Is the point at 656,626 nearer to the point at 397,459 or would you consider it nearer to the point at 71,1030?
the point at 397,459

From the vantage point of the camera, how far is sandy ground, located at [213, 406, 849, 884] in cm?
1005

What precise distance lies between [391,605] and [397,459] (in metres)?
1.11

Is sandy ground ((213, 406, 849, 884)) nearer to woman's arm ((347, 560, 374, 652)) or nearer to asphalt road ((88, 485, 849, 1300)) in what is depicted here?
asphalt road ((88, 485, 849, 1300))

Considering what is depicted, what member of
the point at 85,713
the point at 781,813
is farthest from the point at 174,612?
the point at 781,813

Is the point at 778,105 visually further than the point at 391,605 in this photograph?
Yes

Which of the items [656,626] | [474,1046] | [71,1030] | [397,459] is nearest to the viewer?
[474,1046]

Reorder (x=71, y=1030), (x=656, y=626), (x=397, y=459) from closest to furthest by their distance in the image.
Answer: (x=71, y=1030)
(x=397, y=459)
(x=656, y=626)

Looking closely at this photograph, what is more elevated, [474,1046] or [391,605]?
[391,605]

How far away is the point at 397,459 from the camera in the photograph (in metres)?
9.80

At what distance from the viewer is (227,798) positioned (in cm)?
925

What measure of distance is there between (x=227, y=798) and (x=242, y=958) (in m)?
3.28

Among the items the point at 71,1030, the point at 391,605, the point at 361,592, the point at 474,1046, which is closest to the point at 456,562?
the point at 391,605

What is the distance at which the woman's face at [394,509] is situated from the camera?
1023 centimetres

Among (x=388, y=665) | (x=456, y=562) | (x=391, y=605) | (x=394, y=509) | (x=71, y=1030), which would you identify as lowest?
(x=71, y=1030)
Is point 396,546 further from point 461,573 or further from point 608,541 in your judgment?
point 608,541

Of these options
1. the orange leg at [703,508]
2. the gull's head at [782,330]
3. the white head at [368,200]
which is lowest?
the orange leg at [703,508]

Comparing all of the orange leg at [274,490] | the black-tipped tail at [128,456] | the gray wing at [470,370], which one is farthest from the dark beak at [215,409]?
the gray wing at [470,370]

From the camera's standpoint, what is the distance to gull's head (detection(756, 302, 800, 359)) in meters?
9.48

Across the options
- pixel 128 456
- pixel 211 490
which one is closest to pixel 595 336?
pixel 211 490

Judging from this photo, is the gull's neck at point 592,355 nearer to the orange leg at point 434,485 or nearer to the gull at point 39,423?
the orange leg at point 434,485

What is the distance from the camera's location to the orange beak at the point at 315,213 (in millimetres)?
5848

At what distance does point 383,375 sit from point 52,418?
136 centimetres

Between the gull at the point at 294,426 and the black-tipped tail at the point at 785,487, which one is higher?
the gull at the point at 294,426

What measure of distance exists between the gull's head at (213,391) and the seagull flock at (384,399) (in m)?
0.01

## Directions
Revise the material above by replacing "sandy ground" with "sandy soil" and leaving everything else as it is.

## Answer to this exercise
Is the point at 656,626 nearer to the point at 397,459 or would you consider it nearer to the point at 71,1030?
the point at 397,459

From the vantage point of the camera, how far is sandy soil, located at [213, 406, 849, 884] in cm?
1005

What precise distance lies between [391,605] and [397,459] (in metres)?
1.11

Is sandy soil ((213, 406, 849, 884)) nearer to woman's arm ((347, 560, 374, 652)) or nearer to asphalt road ((88, 485, 849, 1300)) in what is depicted here?
asphalt road ((88, 485, 849, 1300))

Considering what is depicted, what member of
the point at 85,713
the point at 781,813
is farthest from the point at 174,612?
the point at 781,813

Is the point at 778,105 visually further than the point at 391,605 in this photograph?
Yes

Which of the items [656,626] | [474,1046] | [71,1030] | [397,459] is nearest to the viewer?
[474,1046]

Reorder (x=71, y=1030), (x=656, y=626), (x=397, y=459) from closest to furthest by their distance in the image.
Answer: (x=71, y=1030)
(x=397, y=459)
(x=656, y=626)

Looking closely at this photograph, what is more elevated, [474,1046] or [391,605]?
[391,605]

How far away is the point at 397,459 from the camera in the photograph (in metres)?
9.80

At what distance from the viewer is (227,798) positioned (in cm)?
925

What measure of distance is there between (x=227, y=798) and (x=242, y=958) (in m)?
3.28

Among the items the point at 71,1030, the point at 391,605, the point at 361,592, the point at 474,1046, which is closest to the point at 456,562?
the point at 391,605

What is the distance at which the woman's face at [394,509] is situated from the camera?
1023 centimetres

Among (x=388, y=665) | (x=456, y=562) | (x=391, y=605) | (x=394, y=509) | (x=71, y=1030), which would you identify as lowest?
(x=71, y=1030)
Is point 396,546 further from point 461,573 or further from point 608,541 in your judgment?
point 608,541

Of these options
1. the orange leg at [703,508]
2. the gull's head at [782,330]
3. the white head at [368,200]
which is lowest?
the orange leg at [703,508]

Comparing all of the orange leg at [274,490] | the black-tipped tail at [128,456] | the gray wing at [470,370], which one is farthest from the dark beak at [215,409]?
the gray wing at [470,370]

From the camera's standpoint, what is the distance to gull's head (detection(756, 302, 800, 359)) in meters?
9.48

Across the options
- pixel 128 456
- pixel 211 490
which one is closest to pixel 595 336?
pixel 211 490

Judging from this photo, is the gull's neck at point 592,355 nearer to the orange leg at point 434,485 or nearer to the gull at point 39,423?
the orange leg at point 434,485

What is the distance from the camera's location to the orange beak at the point at 315,213 (in millimetres)?
5848

At what distance does point 383,375 sit from point 52,418?
136 centimetres

Between the gull at the point at 294,426 and the black-tipped tail at the point at 785,487, which one is higher?
the gull at the point at 294,426

What measure of distance exists between the gull's head at (213,391) and the seagull flock at (384,399) (in m)?
0.01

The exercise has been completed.